Now what about trying this on a public chain? You have to keep in mind that, in theory, everybody could be watching your steps. Do outsiders have a special interest in your specific business? Will they value a reputation built in a specific context and should they understand compliancy in a specific sector? This is your business, not theirs. How would they know how to value your actions? Even worse, your transparency could be misused or framed in a context you’re not aware of. Why would you share your business with the whole world?

I see opportunities for private blockchains. In my previous article I wrote about a private consortium chain in project development. Abstracting away from this case you can imagine that the interaction of stakeholders and group dynamics could be interesting in the realm of DAOs. Ethereum backed DAO initiatives like The DAO, Wings and Colony focus on the first driver of participation. Collecting coins from stakeholders in exchange for voting on proposals according to their token weight. The actual work is done in selected projects, whose result will be cashed back to their investors. There are blockchain enabled checks and balances, but in the end it’s not any different from a shareholder dividend scheme. The proposition in a private blockchain context is quite the opposite. Here, crypto money is just a means to an end and that end is enabling frictionless process chains and building reputation value. Not the output of transactions or the exchange of tokens, but the properties of transactions, the order in which they happen and by whom they are initiated, are the real differentiators. We judge the blockchain by the transactions themselves. Stakeholders interacting with smart contracts build mutual trust needed for sustainable relationships. The behaviour of your peer stakeholder will lead to a make-take-or-break type of relation for doing future business.

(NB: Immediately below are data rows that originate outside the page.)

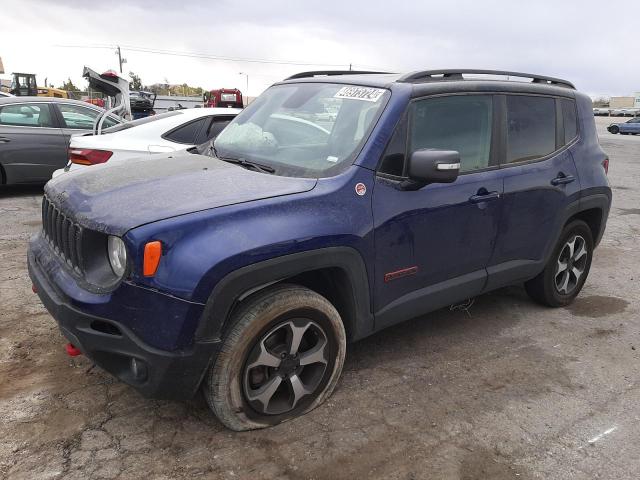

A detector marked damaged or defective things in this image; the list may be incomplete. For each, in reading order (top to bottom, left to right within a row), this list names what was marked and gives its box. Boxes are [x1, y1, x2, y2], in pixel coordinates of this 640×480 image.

cracked pavement [0, 117, 636, 480]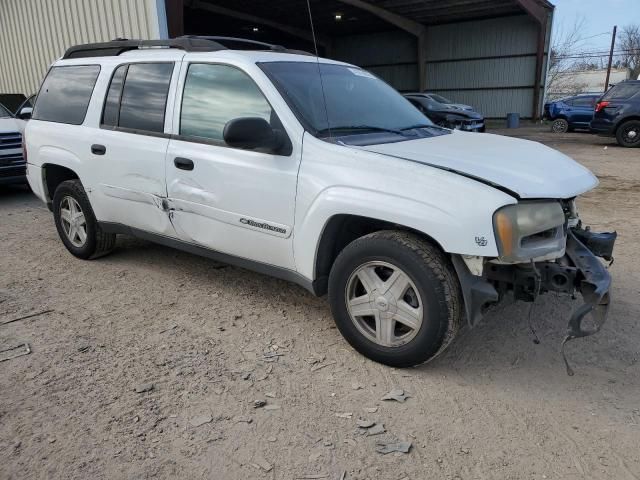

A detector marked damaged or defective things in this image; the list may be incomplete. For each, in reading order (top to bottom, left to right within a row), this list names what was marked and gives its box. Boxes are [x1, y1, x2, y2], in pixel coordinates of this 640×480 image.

damaged white suv [23, 37, 616, 374]
exposed headlight assembly [496, 202, 564, 264]
damaged front bumper [452, 227, 616, 376]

One last thing on governance. In a private consortium chain you know your peers, so the design and maintenance of smart contracts by means of voting will be more efficient while business rules of engagement already exist. Focus is on encouraging active participation instead of having to build a governance from scratch and relying on best intent of new entrants bringing their own expectations and drivers when you’re trying ‘to DAO’ in a public setting. If I try to project where this is heading, I would argue that public DAOs may be more disruptive in a sense that such a dynamic governance will shake out incumbent processes and weak business cases, according to the first driver of participation. Private DAOs on the other hand will be more sustainable in a sense that they try to enhance existing supply/process chains by removing friction and building trust among the participants along the second driver.

I realise I have been cutting corners. Surely public chains will do quite well concerning participation, but this is just me participating in the debate wether private blockchain has added value over public blockchain. What’s your stake in this debate?